» Exercises to complete
**a.** In the text on vasodilators for coronary artery disease, what dose of arginine may help prevent tolerance to nitrate medications?
**b.** Return everything in the text on vasodilators for coronary artery disease from "Over time, the" down to "prevention of attacks.", word for word.

» Source document
- - - -
Coronary Artery Disease (CAD) and Angina and Vasodilators
People with coronary artery disease (CAD) have blood vessels that are narrowed, which reduces the amount of blood that can be delivered to the heart muscle. Vasodilators help enlarge (dilate) blood vessels. Nitrates or nitroglycerin may be used to immediately relieve an attack of angina that is occurring, or prevent or reduce future attacks.
Common vasodilators include nitroglycerin (e.g. Minitran and Nitro-Bid).
Over time, the body may develop a tolerance to nitroglycerin. According to a small, double-blind, placebo-controlled crossover study, use of arginine (700 mg four times daily) may help prevent tolerance to nitrate medications.44
Effect of Vasodilators on Coronary Artery Disease (CAD) and Angina
Vasodilators help enlarge (dilate) blood vessels, enhancing blood flow through otherwise narrowed vessels. Ultimately, the heart can work better, because more blood is delivered to its muscle tissues.
How to Use Vasodilators
Nitrates come in many preparations, including tablets, sprays (for use under the tongue), ointments, or patches for placement on the skin. The tablets or sprays are used at times of anginal episodes, while the ointment or patch is used on a daily basis for prevention of attacks.
Side Effects and Warnings
Possible side effects of vasodilators include:
- Sudden drop in blood pressure
- Dizziness or lightheadedness, especially when getting up from a lying or sitting position
- Fast pulse, racing heart or palpitations (tachycardia)
- Flushing of face and neck
- Nausea or vomiting
- Fluid retention
- Parker JO, Parker JD, Caldwell RW, et al. The effect of supplemental L-arginine on tolerance development during continuous transdermal nitroglycerin therapy. J Am Coll Cardiol. 2002;39:1199-1203.
- - - -
» Material supplied
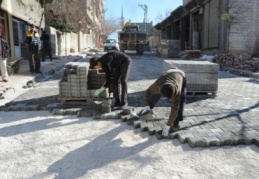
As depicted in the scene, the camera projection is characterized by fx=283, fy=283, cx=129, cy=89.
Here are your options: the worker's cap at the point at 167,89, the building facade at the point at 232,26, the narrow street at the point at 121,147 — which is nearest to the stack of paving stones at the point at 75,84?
the narrow street at the point at 121,147

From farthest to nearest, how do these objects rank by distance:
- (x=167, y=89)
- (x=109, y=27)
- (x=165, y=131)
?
(x=109, y=27), (x=165, y=131), (x=167, y=89)

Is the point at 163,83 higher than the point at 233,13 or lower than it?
lower

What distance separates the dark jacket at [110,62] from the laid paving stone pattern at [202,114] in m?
0.69

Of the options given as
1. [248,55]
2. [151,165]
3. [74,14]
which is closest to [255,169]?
[151,165]

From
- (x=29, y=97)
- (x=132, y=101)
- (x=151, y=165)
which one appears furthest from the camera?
(x=29, y=97)

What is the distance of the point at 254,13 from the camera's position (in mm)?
17000

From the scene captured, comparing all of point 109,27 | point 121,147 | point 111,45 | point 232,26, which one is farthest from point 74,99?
point 109,27

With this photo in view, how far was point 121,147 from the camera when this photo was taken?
3.84 m

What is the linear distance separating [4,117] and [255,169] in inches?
168

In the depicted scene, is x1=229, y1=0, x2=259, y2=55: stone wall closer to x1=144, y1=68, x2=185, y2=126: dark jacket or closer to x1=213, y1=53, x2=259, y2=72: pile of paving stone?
x1=213, y1=53, x2=259, y2=72: pile of paving stone

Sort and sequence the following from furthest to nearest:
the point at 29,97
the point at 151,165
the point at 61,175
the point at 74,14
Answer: the point at 74,14 < the point at 29,97 < the point at 151,165 < the point at 61,175

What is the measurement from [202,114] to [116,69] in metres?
1.83

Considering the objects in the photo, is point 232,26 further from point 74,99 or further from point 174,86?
point 174,86

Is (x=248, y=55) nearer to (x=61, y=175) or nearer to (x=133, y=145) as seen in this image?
(x=133, y=145)
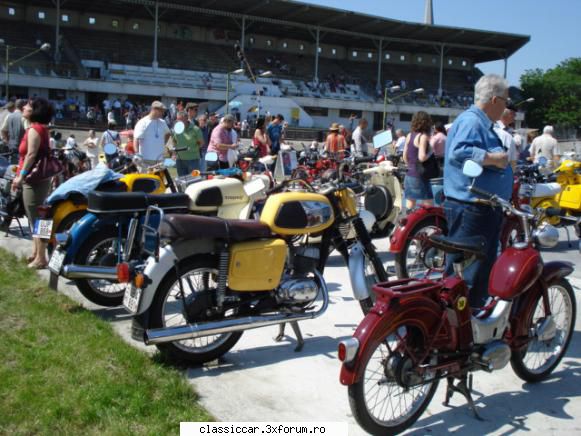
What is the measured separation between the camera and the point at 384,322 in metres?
3.12

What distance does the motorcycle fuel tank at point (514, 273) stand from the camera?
3.62 metres

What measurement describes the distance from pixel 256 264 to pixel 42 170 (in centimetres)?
328

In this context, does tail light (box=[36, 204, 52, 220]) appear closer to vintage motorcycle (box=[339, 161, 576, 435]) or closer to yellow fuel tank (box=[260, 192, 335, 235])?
yellow fuel tank (box=[260, 192, 335, 235])

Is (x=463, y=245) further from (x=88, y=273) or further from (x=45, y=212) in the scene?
(x=45, y=212)

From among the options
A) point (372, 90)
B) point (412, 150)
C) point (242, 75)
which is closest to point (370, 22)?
point (372, 90)

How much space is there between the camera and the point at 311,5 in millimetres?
51188

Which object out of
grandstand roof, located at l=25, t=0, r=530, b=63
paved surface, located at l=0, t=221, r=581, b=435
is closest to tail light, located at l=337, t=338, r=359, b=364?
paved surface, located at l=0, t=221, r=581, b=435

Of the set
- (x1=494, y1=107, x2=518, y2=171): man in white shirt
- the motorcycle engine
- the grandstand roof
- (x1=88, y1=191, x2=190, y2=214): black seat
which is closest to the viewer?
the motorcycle engine

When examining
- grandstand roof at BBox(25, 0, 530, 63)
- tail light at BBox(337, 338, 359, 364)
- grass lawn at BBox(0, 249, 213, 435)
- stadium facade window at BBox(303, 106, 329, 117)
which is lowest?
grass lawn at BBox(0, 249, 213, 435)

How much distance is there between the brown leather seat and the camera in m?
3.89

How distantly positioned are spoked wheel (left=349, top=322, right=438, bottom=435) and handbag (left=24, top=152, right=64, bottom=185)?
174 inches

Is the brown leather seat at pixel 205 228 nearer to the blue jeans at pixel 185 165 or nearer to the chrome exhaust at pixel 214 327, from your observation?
the chrome exhaust at pixel 214 327

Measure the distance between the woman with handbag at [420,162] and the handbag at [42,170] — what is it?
13.1ft

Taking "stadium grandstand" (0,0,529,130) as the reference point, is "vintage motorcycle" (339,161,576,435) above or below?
below
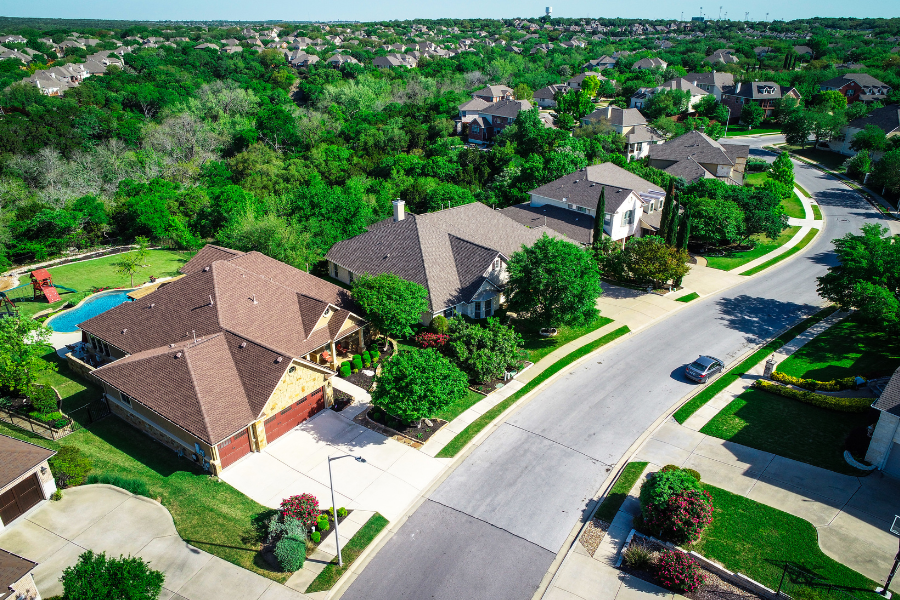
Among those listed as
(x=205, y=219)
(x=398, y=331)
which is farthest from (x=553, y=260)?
(x=205, y=219)

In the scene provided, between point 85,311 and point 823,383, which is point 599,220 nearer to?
point 823,383

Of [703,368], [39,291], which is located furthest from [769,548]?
[39,291]

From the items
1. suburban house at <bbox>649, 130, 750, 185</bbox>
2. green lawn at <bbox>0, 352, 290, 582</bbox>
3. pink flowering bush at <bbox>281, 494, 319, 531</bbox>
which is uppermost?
suburban house at <bbox>649, 130, 750, 185</bbox>

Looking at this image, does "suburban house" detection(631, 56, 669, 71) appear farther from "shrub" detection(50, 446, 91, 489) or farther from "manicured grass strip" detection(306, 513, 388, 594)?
"shrub" detection(50, 446, 91, 489)

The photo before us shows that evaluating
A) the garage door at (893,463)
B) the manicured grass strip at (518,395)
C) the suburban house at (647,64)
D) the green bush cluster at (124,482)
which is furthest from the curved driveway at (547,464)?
the suburban house at (647,64)

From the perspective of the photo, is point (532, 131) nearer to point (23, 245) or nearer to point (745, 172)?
point (745, 172)

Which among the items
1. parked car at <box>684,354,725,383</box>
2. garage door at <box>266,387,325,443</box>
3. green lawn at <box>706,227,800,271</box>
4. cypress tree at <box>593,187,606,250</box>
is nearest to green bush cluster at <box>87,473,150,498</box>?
garage door at <box>266,387,325,443</box>

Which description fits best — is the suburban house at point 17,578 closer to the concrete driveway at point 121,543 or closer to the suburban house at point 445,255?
the concrete driveway at point 121,543
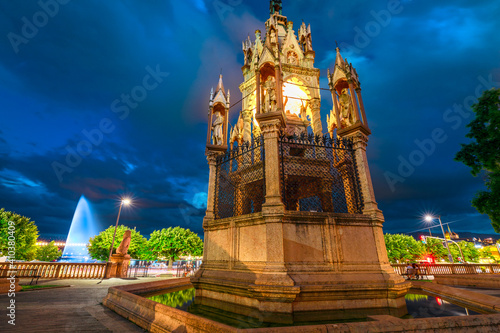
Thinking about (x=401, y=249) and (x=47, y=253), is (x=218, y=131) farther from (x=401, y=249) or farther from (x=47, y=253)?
(x=47, y=253)

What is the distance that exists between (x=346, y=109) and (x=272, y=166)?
5140 millimetres

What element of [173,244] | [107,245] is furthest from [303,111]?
[107,245]

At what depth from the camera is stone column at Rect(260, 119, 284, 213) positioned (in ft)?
22.1

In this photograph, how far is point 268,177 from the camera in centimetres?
730

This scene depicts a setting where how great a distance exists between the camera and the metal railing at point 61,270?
620 inches

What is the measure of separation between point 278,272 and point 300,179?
694 cm

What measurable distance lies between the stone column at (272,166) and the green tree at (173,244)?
45465 mm

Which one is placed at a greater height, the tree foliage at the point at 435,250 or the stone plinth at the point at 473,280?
the tree foliage at the point at 435,250

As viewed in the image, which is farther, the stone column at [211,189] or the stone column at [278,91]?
the stone column at [211,189]

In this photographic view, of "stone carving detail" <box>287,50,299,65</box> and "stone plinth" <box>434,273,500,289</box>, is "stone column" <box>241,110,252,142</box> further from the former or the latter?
"stone plinth" <box>434,273,500,289</box>

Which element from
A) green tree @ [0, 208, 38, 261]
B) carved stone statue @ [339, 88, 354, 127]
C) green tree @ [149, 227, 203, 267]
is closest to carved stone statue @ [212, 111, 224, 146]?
carved stone statue @ [339, 88, 354, 127]

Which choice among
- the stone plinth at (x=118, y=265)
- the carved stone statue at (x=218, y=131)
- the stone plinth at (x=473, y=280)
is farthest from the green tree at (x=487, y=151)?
the stone plinth at (x=118, y=265)

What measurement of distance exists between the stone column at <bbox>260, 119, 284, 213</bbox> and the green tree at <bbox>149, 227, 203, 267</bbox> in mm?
45465

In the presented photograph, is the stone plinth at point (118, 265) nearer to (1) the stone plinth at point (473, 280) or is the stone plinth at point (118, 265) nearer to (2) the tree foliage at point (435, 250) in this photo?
(1) the stone plinth at point (473, 280)
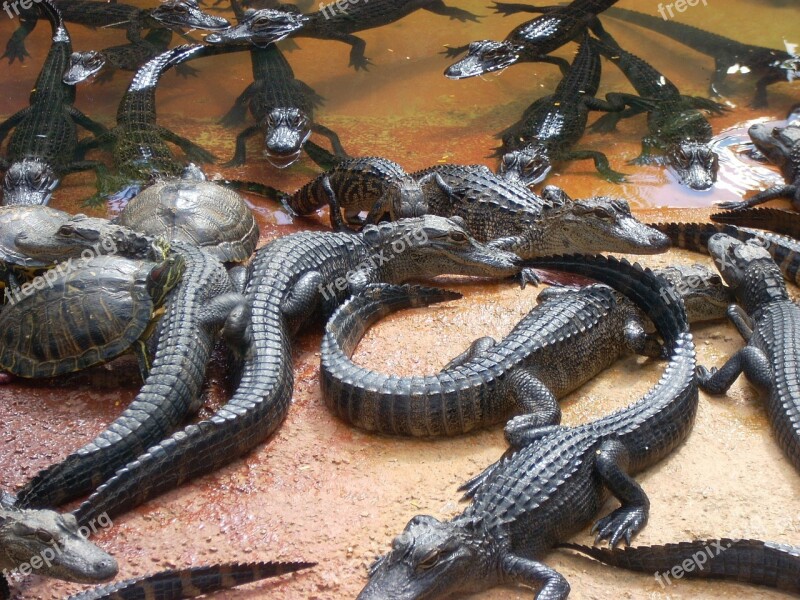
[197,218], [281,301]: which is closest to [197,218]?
[197,218]

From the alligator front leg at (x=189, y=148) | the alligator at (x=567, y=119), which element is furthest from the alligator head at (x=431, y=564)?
the alligator front leg at (x=189, y=148)

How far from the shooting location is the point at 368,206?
6590 millimetres

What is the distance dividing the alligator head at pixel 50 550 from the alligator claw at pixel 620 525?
197 cm

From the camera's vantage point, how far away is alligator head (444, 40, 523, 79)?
8.90 m

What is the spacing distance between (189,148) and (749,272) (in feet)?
16.3

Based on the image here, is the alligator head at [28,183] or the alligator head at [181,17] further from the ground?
the alligator head at [181,17]

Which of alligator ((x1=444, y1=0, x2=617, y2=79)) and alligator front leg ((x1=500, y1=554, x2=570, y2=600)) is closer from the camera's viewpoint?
alligator front leg ((x1=500, y1=554, x2=570, y2=600))

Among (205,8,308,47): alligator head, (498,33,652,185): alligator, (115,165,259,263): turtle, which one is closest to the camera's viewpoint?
(115,165,259,263): turtle

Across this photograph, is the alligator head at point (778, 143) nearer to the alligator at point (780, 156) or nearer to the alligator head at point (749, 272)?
the alligator at point (780, 156)

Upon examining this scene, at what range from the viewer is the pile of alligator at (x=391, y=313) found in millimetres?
3232

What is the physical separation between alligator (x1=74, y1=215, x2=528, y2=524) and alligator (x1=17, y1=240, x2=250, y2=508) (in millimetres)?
164

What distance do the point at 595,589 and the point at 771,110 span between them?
6.85m

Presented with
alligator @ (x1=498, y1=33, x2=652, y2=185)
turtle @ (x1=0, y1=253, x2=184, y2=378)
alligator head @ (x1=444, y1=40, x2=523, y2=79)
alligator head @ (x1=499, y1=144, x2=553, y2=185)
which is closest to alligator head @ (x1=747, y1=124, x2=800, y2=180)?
alligator @ (x1=498, y1=33, x2=652, y2=185)

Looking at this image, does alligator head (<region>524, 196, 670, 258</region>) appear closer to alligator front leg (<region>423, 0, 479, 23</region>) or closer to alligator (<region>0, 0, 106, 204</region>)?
alligator (<region>0, 0, 106, 204</region>)
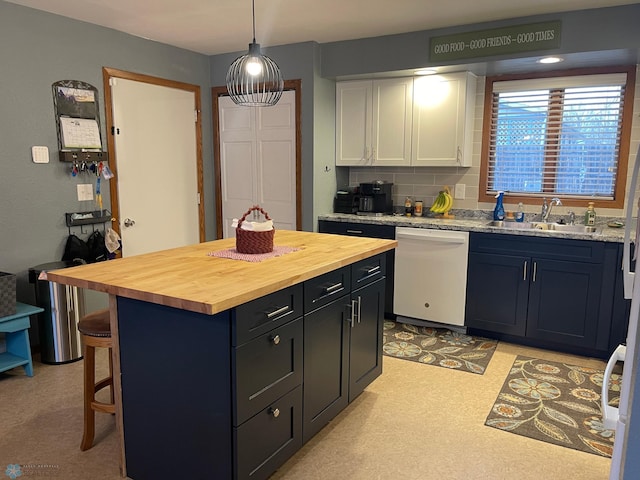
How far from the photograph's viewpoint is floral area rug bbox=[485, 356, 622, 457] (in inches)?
103

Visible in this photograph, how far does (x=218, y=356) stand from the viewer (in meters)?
1.86

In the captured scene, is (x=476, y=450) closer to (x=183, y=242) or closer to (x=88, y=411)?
(x=88, y=411)

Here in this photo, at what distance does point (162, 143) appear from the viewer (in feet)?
14.6

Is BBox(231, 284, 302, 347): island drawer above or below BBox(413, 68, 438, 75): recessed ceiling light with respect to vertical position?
below

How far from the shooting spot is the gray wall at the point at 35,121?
3330mm

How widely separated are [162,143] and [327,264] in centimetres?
272

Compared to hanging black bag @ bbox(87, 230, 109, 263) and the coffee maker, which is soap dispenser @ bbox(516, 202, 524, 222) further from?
hanging black bag @ bbox(87, 230, 109, 263)

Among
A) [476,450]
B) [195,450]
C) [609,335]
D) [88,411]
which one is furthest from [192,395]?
[609,335]

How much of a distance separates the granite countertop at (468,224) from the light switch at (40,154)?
2219 millimetres

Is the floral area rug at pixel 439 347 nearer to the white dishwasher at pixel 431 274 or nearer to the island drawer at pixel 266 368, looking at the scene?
the white dishwasher at pixel 431 274

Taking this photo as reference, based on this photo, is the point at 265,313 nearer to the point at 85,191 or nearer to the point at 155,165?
the point at 85,191

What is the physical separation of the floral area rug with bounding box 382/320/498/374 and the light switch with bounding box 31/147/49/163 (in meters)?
2.80

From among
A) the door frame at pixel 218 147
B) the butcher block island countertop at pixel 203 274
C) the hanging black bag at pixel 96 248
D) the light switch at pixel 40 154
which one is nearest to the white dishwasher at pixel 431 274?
the door frame at pixel 218 147

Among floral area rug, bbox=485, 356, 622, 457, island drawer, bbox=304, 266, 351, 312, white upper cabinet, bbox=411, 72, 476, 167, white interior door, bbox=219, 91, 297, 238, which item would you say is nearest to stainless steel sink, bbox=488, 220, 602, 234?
white upper cabinet, bbox=411, 72, 476, 167
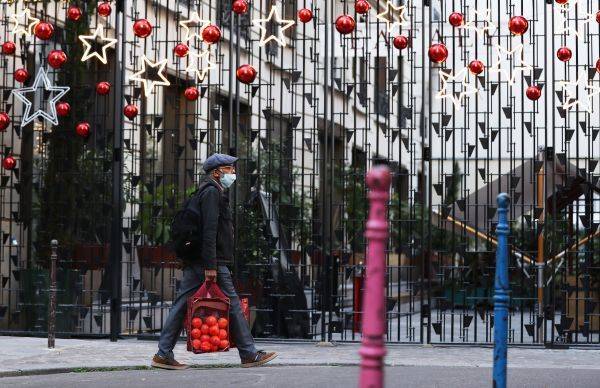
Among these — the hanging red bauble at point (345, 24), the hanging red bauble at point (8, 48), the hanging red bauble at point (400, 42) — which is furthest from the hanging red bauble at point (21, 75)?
the hanging red bauble at point (400, 42)

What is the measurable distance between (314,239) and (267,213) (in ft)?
2.18

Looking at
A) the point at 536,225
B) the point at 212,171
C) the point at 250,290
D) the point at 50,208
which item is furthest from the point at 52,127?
the point at 536,225

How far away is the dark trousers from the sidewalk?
680mm

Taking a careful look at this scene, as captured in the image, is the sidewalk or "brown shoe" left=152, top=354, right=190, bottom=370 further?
the sidewalk

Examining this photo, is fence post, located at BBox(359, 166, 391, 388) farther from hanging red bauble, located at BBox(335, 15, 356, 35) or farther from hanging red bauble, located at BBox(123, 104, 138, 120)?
hanging red bauble, located at BBox(123, 104, 138, 120)

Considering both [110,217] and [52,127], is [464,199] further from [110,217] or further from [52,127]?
[52,127]

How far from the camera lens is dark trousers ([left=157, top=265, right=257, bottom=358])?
937cm

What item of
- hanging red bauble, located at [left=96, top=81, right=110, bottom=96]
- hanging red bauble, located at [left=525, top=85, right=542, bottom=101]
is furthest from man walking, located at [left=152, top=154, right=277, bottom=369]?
hanging red bauble, located at [left=525, top=85, right=542, bottom=101]

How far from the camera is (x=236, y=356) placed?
11.0 metres

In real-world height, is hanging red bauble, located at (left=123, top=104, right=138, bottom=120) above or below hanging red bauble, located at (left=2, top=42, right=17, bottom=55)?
below

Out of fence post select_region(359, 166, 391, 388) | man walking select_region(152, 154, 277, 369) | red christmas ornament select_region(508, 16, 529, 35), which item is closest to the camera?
fence post select_region(359, 166, 391, 388)

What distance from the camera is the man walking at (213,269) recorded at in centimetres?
930

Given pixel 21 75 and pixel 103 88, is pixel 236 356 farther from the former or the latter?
pixel 21 75

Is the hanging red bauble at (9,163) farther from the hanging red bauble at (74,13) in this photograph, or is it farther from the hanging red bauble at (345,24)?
the hanging red bauble at (345,24)
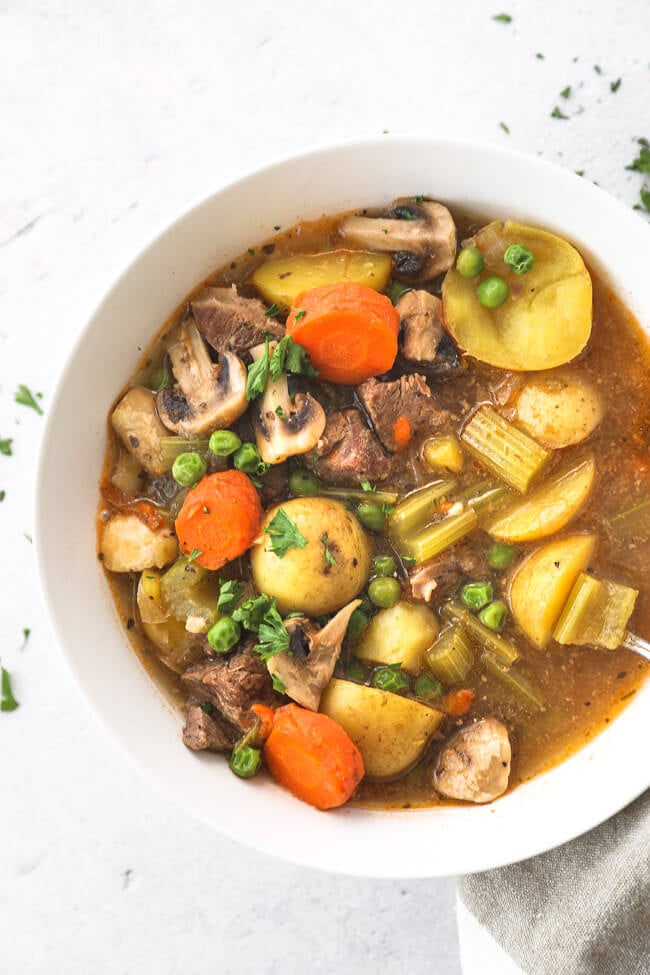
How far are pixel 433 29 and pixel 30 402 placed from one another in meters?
- - - -
» Answers provided
**a.** 700 mg four times daily.

**b.**
Over time, the body may develop a tolerance to nitroglycerin. According to a small, double-blind, placebo-controlled crossover study, use of arginine (700 mg four times daily) may help prevent tolerance to nitrate medications.44
Effect of Vasodilators on Coronary Artery Disease (CAD) and Angina
Vasodilators help enlarge (dilate) blood vessels, enhancing blood flow through otherwise narrowed vessels. Ultimately, the heart can work better, because more blood is delivered to its muscle tissues.
How to Use Vasodilators
Nitrates come in many preparations, including tablets, sprays (for use under the tongue), ointments, or patches for placement on the skin. The tablets or sprays are used at times of anginal episodes, while the ointment or patch is used on a daily basis for prevention of attacks.